Last week I was having issues with writer's block and couldn't articulate why it bothered me so much that my friends wore sandalfoot pantyhose with sandals to a wedding. It was more than than the fashion faux pas that bothered me; it was that I equated this particular footwear combo with being old. My mom used to wear sandals with pantyhose in the eighties, and she was old (to me, because I was 6). But as much as I tried to coherently explain why I disliked pantyhose and sandals, I couldn't because my brain had decided to go on strike.

Fortunately, though, I've had a nasty case of insomnia lately and have had ample time to think deeply about pantyhose. So for your enjoyment and edification, here's an explanation for my distaste for sandals worn with pantyhose.

People say that you keep dressing the way you did when you were young and looked your best. For example, everyone knows a 40-year-old guy who still insists on wearing the Motorhead T-Shirt he got at their concert when he was 17 with his favourite studded belt. Similarly, I insist on wearing men-style, Doc-Marten-esque shoes even though I'm 30 and looking for a job in the financial sector. Well, when I was growing up, the grown-up women at weddings had been at their peak of stylishness in 1969 or 1972 or something like that, and back then, if you were the daughter of Italian immigrants, you wore pantyhose no matter what. You did not wear long hippie skirts with bare legs. You did not dance braless in the park. Only corrupt girls did that. You were a nice girl, so you wore nice skirts (if you were daring, you might wear a mini-skirt) and nylons. You had to wear nylons. Only prostitutes went with their legs uncovered!

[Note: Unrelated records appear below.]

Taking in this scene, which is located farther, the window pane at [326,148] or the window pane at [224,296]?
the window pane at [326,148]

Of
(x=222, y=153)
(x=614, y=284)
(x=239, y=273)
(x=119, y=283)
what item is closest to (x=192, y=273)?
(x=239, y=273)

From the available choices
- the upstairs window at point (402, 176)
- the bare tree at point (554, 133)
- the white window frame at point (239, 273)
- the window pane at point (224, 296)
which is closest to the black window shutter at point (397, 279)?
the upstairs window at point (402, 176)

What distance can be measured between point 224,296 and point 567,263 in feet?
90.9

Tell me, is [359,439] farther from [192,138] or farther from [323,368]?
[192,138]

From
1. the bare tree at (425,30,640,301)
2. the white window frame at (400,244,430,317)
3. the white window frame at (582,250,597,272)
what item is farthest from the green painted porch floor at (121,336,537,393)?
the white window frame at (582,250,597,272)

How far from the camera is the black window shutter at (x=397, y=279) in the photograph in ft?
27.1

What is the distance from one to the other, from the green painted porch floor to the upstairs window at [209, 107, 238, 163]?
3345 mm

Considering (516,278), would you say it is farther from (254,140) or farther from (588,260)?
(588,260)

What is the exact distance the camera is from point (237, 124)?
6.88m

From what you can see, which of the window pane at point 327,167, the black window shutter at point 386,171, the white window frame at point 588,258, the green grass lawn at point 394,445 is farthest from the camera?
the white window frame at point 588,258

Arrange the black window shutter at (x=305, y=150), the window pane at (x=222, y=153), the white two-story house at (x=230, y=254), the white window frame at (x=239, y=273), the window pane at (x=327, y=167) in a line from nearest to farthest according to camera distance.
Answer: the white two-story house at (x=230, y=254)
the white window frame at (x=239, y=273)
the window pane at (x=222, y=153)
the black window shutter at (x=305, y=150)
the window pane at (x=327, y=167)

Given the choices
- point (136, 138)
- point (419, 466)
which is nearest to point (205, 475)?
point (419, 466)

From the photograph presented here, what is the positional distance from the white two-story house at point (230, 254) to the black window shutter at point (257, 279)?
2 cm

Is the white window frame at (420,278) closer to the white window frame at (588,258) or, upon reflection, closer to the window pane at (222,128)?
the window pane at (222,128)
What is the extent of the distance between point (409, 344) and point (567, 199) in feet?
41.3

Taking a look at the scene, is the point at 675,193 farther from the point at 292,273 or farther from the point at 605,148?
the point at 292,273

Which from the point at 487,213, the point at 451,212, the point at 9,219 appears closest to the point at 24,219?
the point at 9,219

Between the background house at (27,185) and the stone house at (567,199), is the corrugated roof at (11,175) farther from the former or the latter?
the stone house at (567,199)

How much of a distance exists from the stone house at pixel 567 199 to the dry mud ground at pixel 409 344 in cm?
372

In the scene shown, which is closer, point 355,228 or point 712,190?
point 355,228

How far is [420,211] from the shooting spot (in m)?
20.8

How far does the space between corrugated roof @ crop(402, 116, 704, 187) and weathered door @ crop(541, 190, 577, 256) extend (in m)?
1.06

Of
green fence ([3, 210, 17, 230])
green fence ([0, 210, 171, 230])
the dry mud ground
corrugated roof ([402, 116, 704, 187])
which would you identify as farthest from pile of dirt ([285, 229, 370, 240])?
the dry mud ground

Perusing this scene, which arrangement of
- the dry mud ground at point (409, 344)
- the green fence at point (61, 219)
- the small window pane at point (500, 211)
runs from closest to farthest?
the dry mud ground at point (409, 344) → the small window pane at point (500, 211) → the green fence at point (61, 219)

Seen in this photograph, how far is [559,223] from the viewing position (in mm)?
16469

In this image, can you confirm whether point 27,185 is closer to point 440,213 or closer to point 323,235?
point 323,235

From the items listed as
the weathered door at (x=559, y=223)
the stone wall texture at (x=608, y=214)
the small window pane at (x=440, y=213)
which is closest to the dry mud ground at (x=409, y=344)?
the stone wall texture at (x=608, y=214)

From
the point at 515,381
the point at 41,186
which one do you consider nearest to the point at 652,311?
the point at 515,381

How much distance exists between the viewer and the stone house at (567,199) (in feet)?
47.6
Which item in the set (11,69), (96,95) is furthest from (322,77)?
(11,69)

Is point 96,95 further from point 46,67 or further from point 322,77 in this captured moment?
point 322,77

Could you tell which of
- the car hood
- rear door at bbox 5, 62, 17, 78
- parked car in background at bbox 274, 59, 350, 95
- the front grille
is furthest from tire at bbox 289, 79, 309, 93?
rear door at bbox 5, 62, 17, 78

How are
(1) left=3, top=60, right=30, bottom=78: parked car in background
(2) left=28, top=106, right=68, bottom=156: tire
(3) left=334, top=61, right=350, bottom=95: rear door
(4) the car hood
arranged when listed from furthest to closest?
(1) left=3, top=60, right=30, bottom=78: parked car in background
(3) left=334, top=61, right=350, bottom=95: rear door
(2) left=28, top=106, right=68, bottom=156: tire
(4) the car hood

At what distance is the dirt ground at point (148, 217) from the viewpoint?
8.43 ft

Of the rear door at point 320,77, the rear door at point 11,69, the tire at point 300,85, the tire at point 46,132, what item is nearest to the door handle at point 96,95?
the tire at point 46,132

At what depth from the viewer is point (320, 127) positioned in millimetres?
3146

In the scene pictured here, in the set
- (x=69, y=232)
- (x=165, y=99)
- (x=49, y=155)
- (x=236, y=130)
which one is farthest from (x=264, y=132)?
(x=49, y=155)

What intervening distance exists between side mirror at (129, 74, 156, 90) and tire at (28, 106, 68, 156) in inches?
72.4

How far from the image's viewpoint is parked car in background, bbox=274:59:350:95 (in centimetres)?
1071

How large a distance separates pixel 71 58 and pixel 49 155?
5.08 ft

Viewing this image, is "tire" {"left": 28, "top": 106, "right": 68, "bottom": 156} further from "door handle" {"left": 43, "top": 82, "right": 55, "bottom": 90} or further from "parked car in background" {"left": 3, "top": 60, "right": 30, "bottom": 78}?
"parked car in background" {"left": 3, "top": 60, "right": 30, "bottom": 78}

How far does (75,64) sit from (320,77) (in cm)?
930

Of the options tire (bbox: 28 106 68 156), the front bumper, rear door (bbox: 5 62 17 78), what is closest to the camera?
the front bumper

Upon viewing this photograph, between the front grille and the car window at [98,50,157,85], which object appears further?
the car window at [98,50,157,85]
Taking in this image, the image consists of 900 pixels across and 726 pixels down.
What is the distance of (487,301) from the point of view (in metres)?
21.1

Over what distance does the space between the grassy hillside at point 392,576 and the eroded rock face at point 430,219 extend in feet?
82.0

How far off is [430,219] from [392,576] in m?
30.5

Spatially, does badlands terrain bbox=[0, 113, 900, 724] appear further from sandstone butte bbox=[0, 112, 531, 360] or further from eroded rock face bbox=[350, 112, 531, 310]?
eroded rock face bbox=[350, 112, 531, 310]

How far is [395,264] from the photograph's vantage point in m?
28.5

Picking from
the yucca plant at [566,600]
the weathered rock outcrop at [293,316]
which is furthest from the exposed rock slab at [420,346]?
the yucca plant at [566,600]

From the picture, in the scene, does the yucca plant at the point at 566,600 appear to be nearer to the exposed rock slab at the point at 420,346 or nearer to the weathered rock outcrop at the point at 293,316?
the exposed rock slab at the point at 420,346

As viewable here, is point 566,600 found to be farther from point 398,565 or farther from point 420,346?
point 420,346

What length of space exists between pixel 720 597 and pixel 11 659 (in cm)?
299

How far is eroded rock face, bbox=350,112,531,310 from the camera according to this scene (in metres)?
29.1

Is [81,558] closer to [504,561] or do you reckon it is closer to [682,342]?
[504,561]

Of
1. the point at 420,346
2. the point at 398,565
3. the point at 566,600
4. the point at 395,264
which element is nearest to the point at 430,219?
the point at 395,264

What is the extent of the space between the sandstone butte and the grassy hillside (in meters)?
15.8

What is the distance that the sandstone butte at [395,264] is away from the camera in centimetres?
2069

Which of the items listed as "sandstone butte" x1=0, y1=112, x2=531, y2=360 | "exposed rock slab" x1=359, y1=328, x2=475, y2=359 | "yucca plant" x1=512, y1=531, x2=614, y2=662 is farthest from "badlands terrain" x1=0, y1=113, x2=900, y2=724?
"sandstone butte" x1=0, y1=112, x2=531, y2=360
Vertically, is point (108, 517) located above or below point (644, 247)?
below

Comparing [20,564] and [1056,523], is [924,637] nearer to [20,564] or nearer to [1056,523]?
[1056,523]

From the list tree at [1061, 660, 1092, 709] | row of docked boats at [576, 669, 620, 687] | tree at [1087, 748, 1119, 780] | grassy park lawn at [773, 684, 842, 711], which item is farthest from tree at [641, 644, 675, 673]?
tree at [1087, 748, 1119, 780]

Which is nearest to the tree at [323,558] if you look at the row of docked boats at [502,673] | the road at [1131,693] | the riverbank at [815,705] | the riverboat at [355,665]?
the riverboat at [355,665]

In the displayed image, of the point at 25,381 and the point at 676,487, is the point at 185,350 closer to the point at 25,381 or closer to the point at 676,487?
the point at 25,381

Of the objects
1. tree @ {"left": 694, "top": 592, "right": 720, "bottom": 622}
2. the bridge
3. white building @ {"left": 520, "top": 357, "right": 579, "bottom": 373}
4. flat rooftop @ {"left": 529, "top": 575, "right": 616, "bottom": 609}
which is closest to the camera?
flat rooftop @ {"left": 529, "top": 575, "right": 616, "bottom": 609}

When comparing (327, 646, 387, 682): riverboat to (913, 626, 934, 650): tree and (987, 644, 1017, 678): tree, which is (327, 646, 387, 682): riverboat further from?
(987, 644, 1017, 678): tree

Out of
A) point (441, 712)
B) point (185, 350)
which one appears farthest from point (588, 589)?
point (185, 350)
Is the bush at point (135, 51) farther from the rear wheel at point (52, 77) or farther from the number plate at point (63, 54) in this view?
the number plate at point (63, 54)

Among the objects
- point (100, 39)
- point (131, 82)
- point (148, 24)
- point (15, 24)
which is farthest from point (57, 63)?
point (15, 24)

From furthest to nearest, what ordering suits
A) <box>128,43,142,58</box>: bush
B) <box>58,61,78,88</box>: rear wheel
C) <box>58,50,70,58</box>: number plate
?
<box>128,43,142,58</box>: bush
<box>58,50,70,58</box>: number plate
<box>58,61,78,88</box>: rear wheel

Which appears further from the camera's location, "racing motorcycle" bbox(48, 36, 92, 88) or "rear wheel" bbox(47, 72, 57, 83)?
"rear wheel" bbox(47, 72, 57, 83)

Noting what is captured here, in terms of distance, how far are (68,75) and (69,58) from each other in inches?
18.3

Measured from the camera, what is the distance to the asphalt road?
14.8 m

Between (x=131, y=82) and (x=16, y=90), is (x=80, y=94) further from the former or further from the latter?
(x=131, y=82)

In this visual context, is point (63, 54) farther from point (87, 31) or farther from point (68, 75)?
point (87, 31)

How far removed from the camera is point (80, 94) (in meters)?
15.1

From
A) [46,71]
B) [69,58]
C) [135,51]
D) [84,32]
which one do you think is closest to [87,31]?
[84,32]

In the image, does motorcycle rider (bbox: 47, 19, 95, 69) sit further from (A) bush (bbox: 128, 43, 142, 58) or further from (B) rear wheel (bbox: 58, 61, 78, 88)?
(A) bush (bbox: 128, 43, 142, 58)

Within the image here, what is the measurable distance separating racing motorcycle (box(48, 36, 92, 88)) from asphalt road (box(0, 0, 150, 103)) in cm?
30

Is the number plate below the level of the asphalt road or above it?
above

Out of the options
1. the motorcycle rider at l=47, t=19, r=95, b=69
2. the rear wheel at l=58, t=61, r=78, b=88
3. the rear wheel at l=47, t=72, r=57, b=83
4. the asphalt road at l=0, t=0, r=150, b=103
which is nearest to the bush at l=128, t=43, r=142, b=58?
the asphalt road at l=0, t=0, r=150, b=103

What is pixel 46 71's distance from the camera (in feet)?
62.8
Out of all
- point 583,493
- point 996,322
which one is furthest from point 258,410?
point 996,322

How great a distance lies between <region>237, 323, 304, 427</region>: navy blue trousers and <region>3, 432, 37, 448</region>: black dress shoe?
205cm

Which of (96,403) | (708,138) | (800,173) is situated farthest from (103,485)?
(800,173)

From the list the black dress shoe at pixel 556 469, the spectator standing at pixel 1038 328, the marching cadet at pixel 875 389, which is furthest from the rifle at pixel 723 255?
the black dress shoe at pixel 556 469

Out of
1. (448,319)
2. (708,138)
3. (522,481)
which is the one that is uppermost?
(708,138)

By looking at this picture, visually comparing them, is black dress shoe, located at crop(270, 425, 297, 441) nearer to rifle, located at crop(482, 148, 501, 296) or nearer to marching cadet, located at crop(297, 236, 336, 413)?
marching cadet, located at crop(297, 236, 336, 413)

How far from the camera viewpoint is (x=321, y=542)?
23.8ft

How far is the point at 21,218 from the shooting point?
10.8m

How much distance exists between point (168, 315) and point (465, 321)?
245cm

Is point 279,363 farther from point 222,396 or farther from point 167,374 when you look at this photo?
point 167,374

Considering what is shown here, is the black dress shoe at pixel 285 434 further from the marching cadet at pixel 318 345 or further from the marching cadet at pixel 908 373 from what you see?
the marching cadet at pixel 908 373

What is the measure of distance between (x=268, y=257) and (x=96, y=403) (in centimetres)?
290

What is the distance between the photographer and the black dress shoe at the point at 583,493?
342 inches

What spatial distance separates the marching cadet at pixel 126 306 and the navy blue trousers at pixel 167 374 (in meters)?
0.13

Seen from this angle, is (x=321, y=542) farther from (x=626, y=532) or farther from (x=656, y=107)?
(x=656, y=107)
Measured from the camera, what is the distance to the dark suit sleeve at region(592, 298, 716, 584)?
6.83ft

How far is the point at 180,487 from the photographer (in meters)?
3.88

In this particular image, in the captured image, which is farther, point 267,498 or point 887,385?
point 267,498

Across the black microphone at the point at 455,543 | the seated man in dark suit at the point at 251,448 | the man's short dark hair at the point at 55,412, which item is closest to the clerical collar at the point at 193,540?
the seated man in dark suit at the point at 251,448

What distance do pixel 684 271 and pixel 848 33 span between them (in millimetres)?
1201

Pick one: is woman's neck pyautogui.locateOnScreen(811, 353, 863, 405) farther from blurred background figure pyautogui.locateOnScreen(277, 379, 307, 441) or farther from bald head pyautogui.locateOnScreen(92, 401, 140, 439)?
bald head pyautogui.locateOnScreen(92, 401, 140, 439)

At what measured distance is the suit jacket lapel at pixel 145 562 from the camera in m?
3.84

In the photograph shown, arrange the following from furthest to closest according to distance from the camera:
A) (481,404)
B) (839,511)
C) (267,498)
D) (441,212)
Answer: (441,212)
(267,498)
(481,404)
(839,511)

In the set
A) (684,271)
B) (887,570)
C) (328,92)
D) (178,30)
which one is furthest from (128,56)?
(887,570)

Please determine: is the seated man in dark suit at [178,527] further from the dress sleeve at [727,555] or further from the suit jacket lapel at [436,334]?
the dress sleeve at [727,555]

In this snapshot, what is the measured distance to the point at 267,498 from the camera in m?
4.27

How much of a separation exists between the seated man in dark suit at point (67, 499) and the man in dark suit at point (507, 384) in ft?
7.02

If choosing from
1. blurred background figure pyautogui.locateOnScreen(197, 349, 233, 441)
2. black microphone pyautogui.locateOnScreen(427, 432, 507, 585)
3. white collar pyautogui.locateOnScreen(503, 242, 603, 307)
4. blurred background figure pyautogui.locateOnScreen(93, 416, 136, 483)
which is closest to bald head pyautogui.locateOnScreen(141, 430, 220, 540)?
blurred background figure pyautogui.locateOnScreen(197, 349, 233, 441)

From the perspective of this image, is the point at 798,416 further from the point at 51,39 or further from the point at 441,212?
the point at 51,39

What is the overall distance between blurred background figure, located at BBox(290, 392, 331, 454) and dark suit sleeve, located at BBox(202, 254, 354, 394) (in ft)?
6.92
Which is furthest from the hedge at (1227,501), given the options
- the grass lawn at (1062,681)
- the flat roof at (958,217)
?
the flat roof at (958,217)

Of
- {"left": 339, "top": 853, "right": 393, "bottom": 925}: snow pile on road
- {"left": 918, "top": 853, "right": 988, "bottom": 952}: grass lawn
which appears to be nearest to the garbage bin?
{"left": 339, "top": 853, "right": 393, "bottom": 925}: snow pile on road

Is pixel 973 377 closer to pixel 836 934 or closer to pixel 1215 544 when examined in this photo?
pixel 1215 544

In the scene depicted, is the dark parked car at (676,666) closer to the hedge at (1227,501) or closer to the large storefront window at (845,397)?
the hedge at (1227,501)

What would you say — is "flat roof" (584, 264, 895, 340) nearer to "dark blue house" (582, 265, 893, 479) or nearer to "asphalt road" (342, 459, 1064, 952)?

One of my Italian friends told me about how her grandma knew that her mom (my friend's mom) was having sex with her boyfriend (later to be my friend's dad). Apparently she knew there was sex happening because my friend's mom would come home late, bare-legged, with her pantyhose balled-up in her purse. I can almost picture the look of disapproval coming from my friend's grandma: not only was her daughter having sex, but she had to advertise it to the whole neighbourhood by running around without pantyhose! The shame!

Now, fast-forward to the early eighties, at the tail-end of the disco era, when stappy sandals were all the rage. These women who were totally shamed into always wearing nylons were faced with the prospect of sexy sandals. What were they to do? Well, they couldn't leave the house with their legs uncovered, but the reinforced-toe nylons would look damn ugly. Solution: sandalfoot nylons without the reinforced toe. Problem: makes toes look webbed and generally fugly. But these women couldn't go out without their legs covered because that's what they were brought up with. And, let's face it, they looked good back then in their mini-skirts and nylons (and fully covered toes).

So in my mind I associate the wearing of sandalfoot nylons with sandals with women who are having trouble adapting to the world around them. Sad, isn't it? Especially since I suspect that it may have been totally cool to wear nylons and sandals in the seventies and eighties (I'll have to check Debbie Harry's feet next time they show archival video of her on TV).

But it gets worse. I am becoming these backward women. I have been programmed to think that it's cheap to go bare-legged to weddings. It's true. I blame the mid-to-late eighties and the grunge era for this. In the mid-eighties I was caught in the trendiness of pink, lace stockings and sheer, black nylons with prints up the sides. During grunge, I learned to love opaque leggings worn under short, flowery skirts and dresses. (I actually pray every season that that look comes back, because I too am trapped in the past.) So now not only am I crtitical of women who wear nylons with sandals to weddings, but I'm also critical of women who go bare-legged to weddings.

And that is why I always wear closed-toe shoes and pantyhose.